Universal Feature Selection with Noisy Observations and Weak Symmetry Conditions

TL;DR

This paper extends universal feature selection methods to noisy data and weak symmetry conditions, demonstrating robustness and near-optimal performance under relaxed assumptions.

Contribution

It introduces weak spherical symmetry and develops a feature selection framework that remains effective despite deviations from ideal symmetry and observation noise.

Findings

Selected features achieve asymptotically optimal error exponents with small symmetry deviations and noise.

The framework is robust to second-moment deviations and noise, broadening practical applicability.

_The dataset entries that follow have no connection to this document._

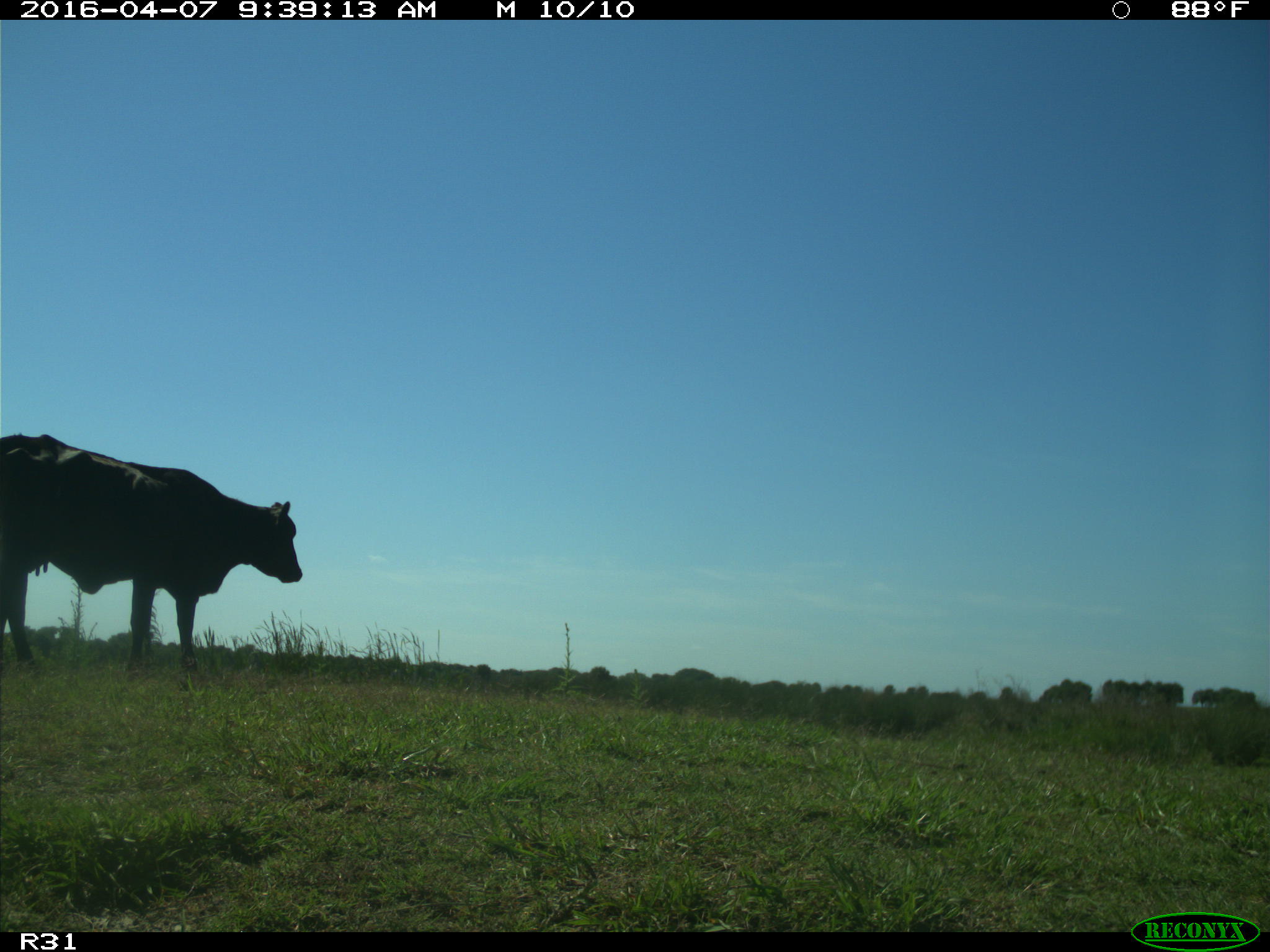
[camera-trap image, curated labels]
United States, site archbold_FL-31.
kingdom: Animalia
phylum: Chordata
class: Mammalia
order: Artiodactyla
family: Bovidae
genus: Bos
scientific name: Bos taurus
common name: domestic cow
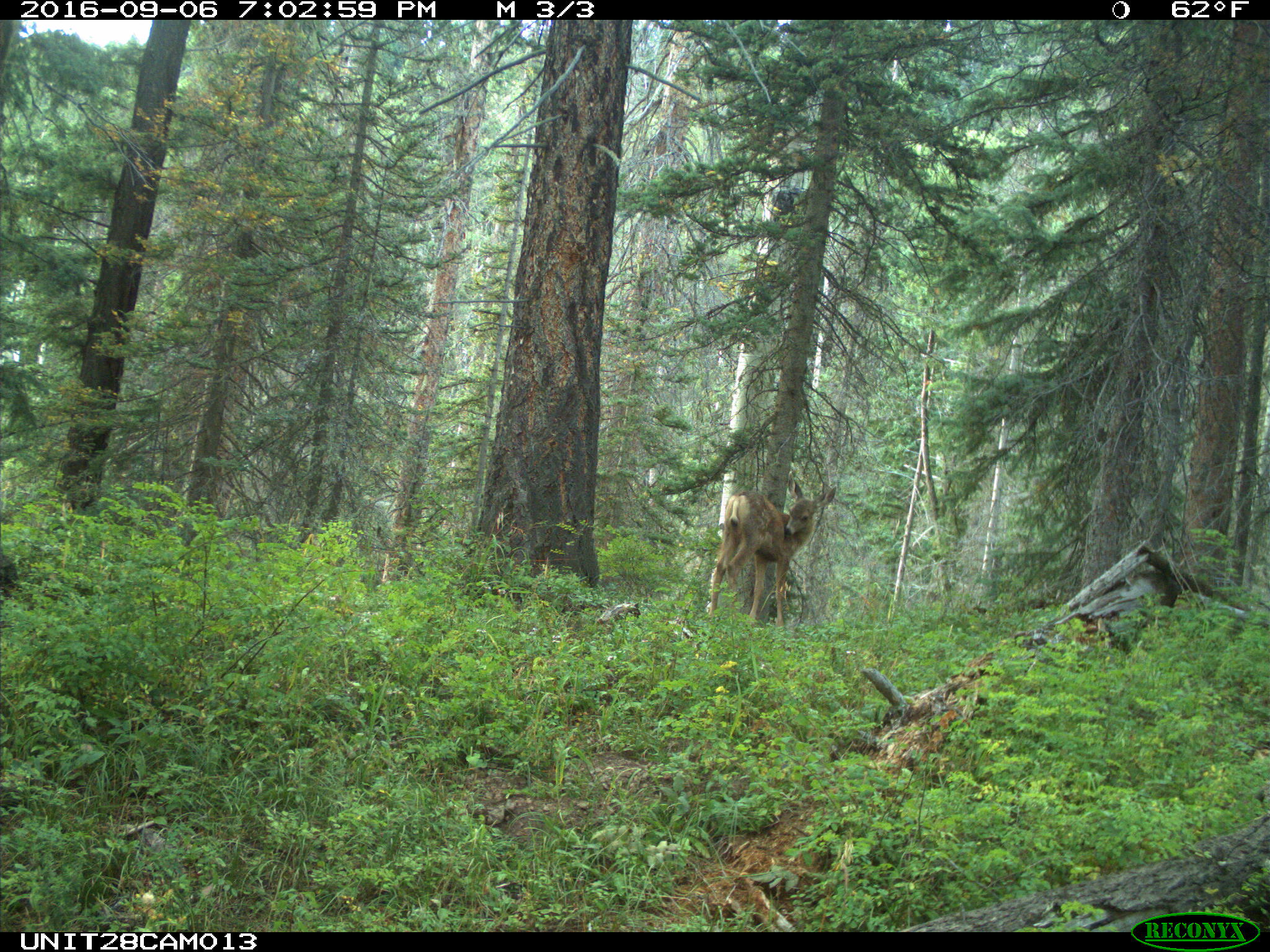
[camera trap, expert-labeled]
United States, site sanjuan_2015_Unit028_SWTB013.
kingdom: Animalia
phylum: Chordata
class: Mammalia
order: Artiodactyla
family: Cervidae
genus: Odocoileus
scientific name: Odocoileus hemionus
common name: mule deer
Odocoileus hemionus (mule deer).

Recovers previous results under ideal symmetry, showing generalization.

Abstract

This paper relaxes the restrictive symmetry conditions adopted in [4], [5] and extends their universal feature selection framework to accommodate noisy observations as well as attribute structures that may exhibit directional preferences. We introduce the notion of weak spherical symmetry, quantified by second-moment distances, which allows controlled deviations from rotational invariance. Under this relaxed condition, we develop a universal feature selection framework based on the singular value decomposition of the canonical dependence matrix computed from noisy data. Our main result shows that the selected features achieve asymptotically optimal error exponents up to a residual term that depends on the symmetry deviation $\delta$ and the noise levels $\eta_1, \eta_2$. When $\delta, \eta_1, \eta_2$ are relatively small, our result recovers that of [5], thereby demonstrating that exact spherical symmetry is unnecessary. Overall, our findings highlight the robustness of the selection framework against second-moment deviations and observation noise, thereby broadening its applicability across diverse inference tasks and providing a theoretically grounded tool for universal feature selection in practical scenarios.